A mission group that will soon open a new center in a war-torn African country says missionaries often report fewer conflicts once locals absorb the Bible.
Wycliffe Associates, which supplies skilled volunteers to support Bible translation efforts, recently announced it will construct a Bible translation center in the Democratic Republic of Congo (DRC).
The DRC, located in central Africa, has been at war since 1997. The conflict has resulted in some 4 million deaths, with some aid agencies estimating upwards of 1,400 deaths per day because of conflict-related causes, including disease and malnutrition.
World Vision calls the conflict in DRC the deadliest since World War II. Meanwhile, Belgium-based Crisis Group describes the country as the "the site of one of the world's worst ongoing humanitarian crisis."
Amid the turmoil, Wycliffe will establish a permanent language translation center in the city of Bunia, located in the northeastern part of DRC.
"The violence has quieted in the Ituri region of the DRC and Bunia in particular," said Bruce Smith, president and CEO of Wycliffe Associates. "There's a window of peace, of security. If we move quickly, we can establish a permanent translation center. The Christians of the Democratic Republic of Congo are begging for this opportunity not to be missed."
At the translation center, which will be established at Shalom University, the Bible will be translated into five new languages, making it accessible to about 1.6 million for the first time in history.
But aside from making the Bible available in local languages, Wycliffe Associates believes the translation of the scriptures can help reduce violence in the DRC.
"Missionaries tell us again and again that conflict subsides when people begin to absorb the Bible in their own heart language," Smith said.
He added that with the violence in a lull, workers are available right now and the price of building materials have dropped dramatically.
"The work can go forward faster than it ever could have before if we can provide the funding for construction," Smith noted.

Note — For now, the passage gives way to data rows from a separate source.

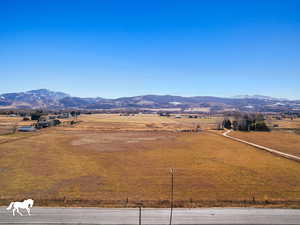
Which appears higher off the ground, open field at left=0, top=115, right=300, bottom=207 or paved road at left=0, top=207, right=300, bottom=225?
paved road at left=0, top=207, right=300, bottom=225

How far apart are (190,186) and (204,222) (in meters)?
9.93

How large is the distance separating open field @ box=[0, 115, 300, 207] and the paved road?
5.93 ft

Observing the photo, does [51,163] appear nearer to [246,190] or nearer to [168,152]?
[168,152]

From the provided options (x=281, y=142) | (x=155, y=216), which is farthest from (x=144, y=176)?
(x=281, y=142)

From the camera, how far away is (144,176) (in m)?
33.6

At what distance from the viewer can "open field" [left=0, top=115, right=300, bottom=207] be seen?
82.2 ft

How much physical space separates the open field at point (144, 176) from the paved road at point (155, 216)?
5.93ft

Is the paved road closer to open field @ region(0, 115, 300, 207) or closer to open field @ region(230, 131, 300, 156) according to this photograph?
open field @ region(0, 115, 300, 207)

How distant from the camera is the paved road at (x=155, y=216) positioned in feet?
63.2

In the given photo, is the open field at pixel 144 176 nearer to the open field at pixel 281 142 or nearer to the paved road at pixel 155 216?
the paved road at pixel 155 216

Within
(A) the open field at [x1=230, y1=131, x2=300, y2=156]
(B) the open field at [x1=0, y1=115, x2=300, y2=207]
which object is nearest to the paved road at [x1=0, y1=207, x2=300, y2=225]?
(B) the open field at [x1=0, y1=115, x2=300, y2=207]

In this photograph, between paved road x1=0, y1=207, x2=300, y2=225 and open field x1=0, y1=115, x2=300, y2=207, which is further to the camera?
open field x1=0, y1=115, x2=300, y2=207

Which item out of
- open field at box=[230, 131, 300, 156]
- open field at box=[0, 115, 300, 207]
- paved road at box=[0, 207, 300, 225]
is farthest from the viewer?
open field at box=[230, 131, 300, 156]

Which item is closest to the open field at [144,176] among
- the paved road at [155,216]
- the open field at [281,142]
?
the paved road at [155,216]
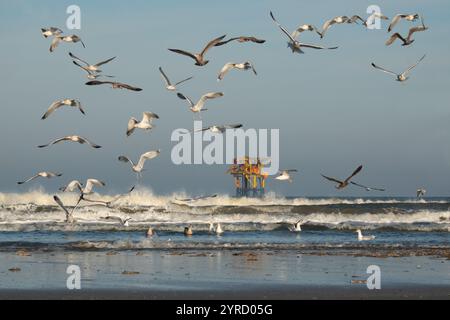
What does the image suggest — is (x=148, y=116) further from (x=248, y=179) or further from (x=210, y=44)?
(x=248, y=179)

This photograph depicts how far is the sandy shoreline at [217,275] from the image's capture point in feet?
52.9

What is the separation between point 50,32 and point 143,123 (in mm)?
3760

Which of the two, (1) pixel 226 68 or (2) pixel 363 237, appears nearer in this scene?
(1) pixel 226 68

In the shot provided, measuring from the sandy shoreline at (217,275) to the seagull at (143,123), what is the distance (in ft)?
10.1

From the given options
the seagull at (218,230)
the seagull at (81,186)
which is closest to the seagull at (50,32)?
the seagull at (81,186)

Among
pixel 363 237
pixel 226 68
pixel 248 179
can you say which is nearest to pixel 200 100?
pixel 226 68

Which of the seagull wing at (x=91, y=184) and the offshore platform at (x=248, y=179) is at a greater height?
the offshore platform at (x=248, y=179)

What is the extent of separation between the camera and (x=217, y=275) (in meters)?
18.7

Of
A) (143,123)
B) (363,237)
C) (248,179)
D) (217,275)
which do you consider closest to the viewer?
(217,275)

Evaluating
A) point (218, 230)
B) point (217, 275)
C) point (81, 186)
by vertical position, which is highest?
point (218, 230)

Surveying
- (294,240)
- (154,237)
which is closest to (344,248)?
(294,240)

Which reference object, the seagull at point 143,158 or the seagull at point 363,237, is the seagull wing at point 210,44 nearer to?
the seagull at point 143,158

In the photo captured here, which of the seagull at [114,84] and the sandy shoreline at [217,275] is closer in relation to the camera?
the sandy shoreline at [217,275]

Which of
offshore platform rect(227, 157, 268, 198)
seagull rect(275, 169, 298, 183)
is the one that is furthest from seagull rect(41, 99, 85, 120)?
offshore platform rect(227, 157, 268, 198)
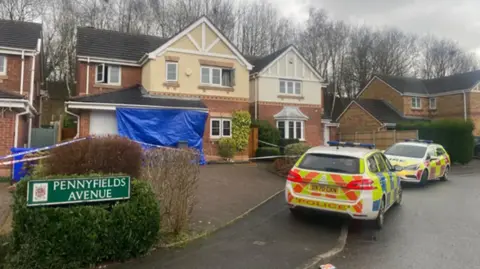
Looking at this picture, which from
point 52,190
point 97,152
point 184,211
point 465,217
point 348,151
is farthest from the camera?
point 465,217

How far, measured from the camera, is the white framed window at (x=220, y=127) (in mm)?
20406

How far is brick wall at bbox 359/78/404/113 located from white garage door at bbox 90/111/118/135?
30140 mm

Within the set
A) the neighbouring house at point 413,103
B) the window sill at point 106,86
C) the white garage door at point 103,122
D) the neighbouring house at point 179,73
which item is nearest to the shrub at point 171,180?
the neighbouring house at point 179,73

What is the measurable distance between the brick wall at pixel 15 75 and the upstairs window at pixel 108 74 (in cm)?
360

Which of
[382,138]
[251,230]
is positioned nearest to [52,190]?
[251,230]

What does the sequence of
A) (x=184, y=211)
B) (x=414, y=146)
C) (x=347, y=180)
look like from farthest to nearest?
(x=414, y=146) < (x=347, y=180) < (x=184, y=211)

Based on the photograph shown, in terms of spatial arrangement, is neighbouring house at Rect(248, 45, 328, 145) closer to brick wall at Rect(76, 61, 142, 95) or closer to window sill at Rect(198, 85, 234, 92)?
window sill at Rect(198, 85, 234, 92)

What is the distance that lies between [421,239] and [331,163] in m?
2.16

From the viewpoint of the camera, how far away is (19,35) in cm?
1825

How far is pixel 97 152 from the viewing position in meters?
5.93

Currently, Wycliffe Associates has provided half the funding for the library of the translation center. DRC nationals have made and donated 50,000 bricks and put together a labor force for construction. Wycliffe Associates will also provide volunteers to help with the construction work.
The DRC translation center still needs another $100,000 for construction. Efforts are underway to raise the remaining amount.
Last year, Wycliffe Associates recruited 4,124 volunteers who served in 49 countries alongside Bible translation teams. The organization hopes to mobilize more than 4,800 volunteers this year to serve in 41 countries with building and renovating facilities, constructing roads and airstrips, teach Vacation Bible School, and help with language development and office work, and computer related activities.